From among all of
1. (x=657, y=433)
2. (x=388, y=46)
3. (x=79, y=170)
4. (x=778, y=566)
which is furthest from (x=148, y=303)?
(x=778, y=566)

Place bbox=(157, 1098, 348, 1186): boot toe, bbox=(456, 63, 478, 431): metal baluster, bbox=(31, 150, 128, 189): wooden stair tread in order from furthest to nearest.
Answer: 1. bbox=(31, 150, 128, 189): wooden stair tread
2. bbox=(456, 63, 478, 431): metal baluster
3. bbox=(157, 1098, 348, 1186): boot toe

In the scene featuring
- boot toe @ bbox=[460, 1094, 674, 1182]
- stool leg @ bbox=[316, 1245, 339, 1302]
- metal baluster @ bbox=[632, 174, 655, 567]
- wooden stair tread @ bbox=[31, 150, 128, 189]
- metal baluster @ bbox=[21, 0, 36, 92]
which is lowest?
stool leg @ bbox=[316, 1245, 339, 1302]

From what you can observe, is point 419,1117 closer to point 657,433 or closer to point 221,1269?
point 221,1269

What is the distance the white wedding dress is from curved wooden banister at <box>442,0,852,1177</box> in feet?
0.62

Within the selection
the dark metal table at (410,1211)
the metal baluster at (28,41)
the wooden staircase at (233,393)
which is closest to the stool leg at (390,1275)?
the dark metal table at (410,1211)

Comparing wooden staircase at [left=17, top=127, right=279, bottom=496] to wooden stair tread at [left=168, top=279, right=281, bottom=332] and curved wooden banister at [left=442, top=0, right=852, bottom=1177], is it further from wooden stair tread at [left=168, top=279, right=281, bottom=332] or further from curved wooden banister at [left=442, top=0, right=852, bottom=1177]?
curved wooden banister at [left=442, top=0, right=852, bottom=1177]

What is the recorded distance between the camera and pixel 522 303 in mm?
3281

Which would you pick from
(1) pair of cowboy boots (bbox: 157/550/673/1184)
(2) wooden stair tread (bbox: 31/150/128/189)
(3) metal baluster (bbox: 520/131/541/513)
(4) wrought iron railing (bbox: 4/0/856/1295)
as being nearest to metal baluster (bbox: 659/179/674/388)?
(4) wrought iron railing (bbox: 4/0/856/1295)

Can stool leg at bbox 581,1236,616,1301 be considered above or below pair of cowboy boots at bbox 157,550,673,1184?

================

*Exercise*: Repeat the material above word for word, from its first line through the line that contains "3. bbox=(157, 1098, 348, 1186): boot toe".

*Answer below*:
From among all of
1. (x=657, y=433)
2. (x=388, y=46)
3. (x=79, y=170)
4. (x=778, y=566)
which is furthest from (x=148, y=303)?
(x=778, y=566)

Place bbox=(157, 1098, 348, 1186): boot toe, bbox=(456, 63, 478, 431): metal baluster, bbox=(31, 150, 128, 189): wooden stair tread in order from furthest to nearest.
Answer: 1. bbox=(31, 150, 128, 189): wooden stair tread
2. bbox=(456, 63, 478, 431): metal baluster
3. bbox=(157, 1098, 348, 1186): boot toe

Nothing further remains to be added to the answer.